Joan come poliziotta. Joan Wasser, 36 anni non è una poliziotta, questo è certo, magari lo fosse, almeno avrebbe scoperto per quale motivo il suo ex fidanzato, Jeff Buckley, sia morto affogato dieci anni fa. Ma ella è una cantante ormai da tempo, specie come corista, e questo album, “Real life” è la prova definitiva della sua raffinatezza vocale.

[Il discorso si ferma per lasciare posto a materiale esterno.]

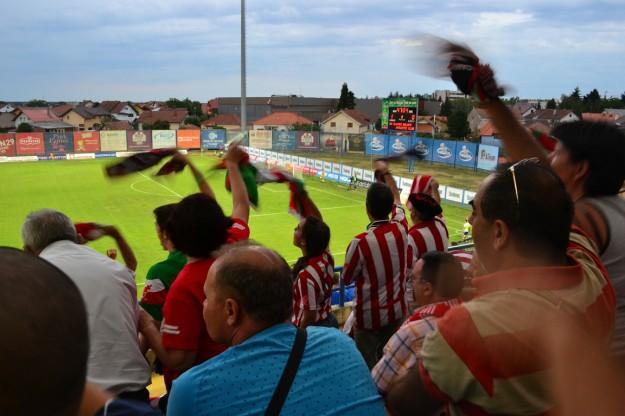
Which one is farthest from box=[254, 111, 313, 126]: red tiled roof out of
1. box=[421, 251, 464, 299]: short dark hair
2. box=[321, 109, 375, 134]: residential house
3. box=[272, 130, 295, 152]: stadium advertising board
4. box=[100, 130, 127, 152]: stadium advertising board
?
box=[421, 251, 464, 299]: short dark hair

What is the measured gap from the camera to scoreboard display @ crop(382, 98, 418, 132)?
109ft

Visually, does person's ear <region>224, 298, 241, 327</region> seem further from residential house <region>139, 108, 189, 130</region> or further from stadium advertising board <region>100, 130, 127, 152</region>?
residential house <region>139, 108, 189, 130</region>

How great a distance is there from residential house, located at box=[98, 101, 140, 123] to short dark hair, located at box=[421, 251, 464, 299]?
345 ft

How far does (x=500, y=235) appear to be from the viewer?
1571mm

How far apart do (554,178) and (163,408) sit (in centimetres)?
183

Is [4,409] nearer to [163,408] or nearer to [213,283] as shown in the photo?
[213,283]

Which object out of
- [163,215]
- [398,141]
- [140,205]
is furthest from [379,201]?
[398,141]

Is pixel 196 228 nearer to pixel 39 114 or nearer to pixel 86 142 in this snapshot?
pixel 86 142

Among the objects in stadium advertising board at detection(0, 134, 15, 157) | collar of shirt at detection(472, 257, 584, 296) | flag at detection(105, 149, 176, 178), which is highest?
flag at detection(105, 149, 176, 178)

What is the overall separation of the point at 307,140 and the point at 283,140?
2.26 m

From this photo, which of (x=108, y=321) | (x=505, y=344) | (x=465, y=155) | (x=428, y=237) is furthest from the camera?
(x=465, y=155)

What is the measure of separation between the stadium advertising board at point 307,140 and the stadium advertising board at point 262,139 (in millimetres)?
2706

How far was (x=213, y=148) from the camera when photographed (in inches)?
2012

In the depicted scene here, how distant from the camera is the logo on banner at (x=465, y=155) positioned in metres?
31.7
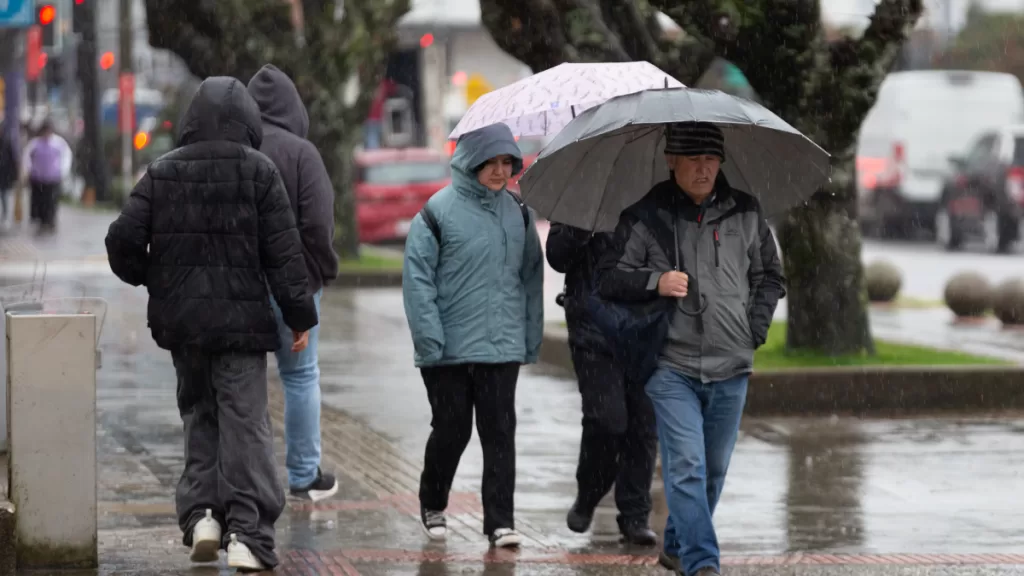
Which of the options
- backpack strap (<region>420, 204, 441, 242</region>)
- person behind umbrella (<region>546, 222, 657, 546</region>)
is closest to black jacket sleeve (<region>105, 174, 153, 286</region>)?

Il disco parte con la title track, una ballata accompagnata dal piano ed introspettiva, quasi sofferta. Stessa atmosfera in Feed the light, ma anche in Flushed Chest e un po’ per tutto il disco, in effetti. Meritano qualche parola in più The ride -che, a tratti, sembra una cantilena per bambini, data la particolare metrica studiata ad arte da Joan per parlare di una corsa – e I defy, in cui interviene la voce di Anthony, altro curioso personaggio della scena musicale contemporanea.
Questo album, dalle atmosfere rilassate e rilassanti, struggente e a volte sussurrato, trova un punto di rottura con il brano Cristobel, dalle sonorità gothic simili a quelle dei primi Cure. Pur essendo ben integrato con i toni malinconici del disco, è quello che vuole distinguersi ed emergere come il singolo più potente, in grado di farsi strada nel vasto e variegato panorama musicale di oggi.